Чехов не говорит, о чем думает женщина, оставшаяся в сторожке. Но о чем думаю я, метаясь вместе с ней из угла в угол, мне известно.
— За что? — бьется и дрожит поверх злобы, омерзения, ненависти. — За что?
А так. Ни за что.
Лепит и лепит в окно снег, воет, погребает заживо. И все верно, потому что нет жизни вне любви. И долгие слезы по себе, дьячихины ли, мои, какая разница?!
По-моему, рассказ здесь кончается. Все уже произошло. И даже то, что чудо не принесло счастья, — не суть. Главное, оно было, и было столько переливов чувств, вызванных им.
Но Чехов возвращается к Савелию и одним абзацем делает из вздорного дьячка трагического героя.
«Сегодняшним вечером он окончательно убедился в своих предположениях относительно жены. Что жена его при помощи нечистой силы распоряжалась ветрами и почтовыми тройками, в этом уж он более не сомневался. Но к сугубому горю его, эта таинственность, эта сверхъестественная, дикая сила придавали лежавшей около него женщине особую непонятную прелесть, какой он и не замечал ранее».

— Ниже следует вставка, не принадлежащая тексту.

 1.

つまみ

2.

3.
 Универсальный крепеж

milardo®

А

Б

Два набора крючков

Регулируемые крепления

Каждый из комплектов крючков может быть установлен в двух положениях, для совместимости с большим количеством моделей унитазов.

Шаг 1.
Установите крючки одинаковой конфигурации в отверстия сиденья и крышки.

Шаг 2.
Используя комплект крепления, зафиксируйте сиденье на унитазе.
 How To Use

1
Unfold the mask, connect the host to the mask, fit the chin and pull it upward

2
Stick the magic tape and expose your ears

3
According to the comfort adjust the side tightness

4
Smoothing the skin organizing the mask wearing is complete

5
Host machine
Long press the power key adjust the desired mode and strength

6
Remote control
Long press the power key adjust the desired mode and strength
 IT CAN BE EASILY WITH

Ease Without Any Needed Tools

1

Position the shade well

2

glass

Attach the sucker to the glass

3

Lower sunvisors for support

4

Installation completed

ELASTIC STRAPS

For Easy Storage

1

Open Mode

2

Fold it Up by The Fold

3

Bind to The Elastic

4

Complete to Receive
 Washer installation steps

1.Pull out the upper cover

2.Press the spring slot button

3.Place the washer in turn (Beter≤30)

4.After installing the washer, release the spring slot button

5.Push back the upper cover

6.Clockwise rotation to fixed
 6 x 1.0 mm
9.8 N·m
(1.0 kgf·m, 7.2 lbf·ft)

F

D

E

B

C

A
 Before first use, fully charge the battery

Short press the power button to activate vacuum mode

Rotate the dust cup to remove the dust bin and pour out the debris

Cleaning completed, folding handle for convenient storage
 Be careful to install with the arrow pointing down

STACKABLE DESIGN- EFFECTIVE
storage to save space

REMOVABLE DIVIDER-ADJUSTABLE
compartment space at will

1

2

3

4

А дальше идет фраза, которую я не могу ни принять, ни простить:
«Оттого, что он по глупости, сам того не замечая, опоэтизировал ее, она стала как будто белее, глаже, неприступнее…»
Надо быть Чеховым, насмешником, материалистом, совсем не понимающим женщин, чтоб, написав рассказ о женщине, чуде и поэзии, перечеркнуть его одной размашистой фразой. Ему, видите ли, нужна правда жизни, голая, как обструганная палка, и никаких иллюзий.
Только, думаю, он не прав. Человеку необходимо и то и другое. Великие иллюзии: любовь, верность, вера, идея — движут горы, создают судьбы и становятся правдой. А сама по себе голая правда — та же ложь. Вот мы последние десять лет живем без иллюзий. И что? Как обобранные. Тянем полужизнь, где никто никому не нужен, даже сами себе…
И пусть нет у меня веских оснований спорить с Чеховым и утверждать, что могла дьячиха с нежной кожей и косой до полу «божью погоду мутить», я уверена, что могла. Почему уверена? Да не все ли равно — почему? Возможно, мне, взрослой, позарез надо, чтоб существовали иллюзии и действовал «закон справедливости», выдуманный на подоконнике второго этажа утром в снегопад.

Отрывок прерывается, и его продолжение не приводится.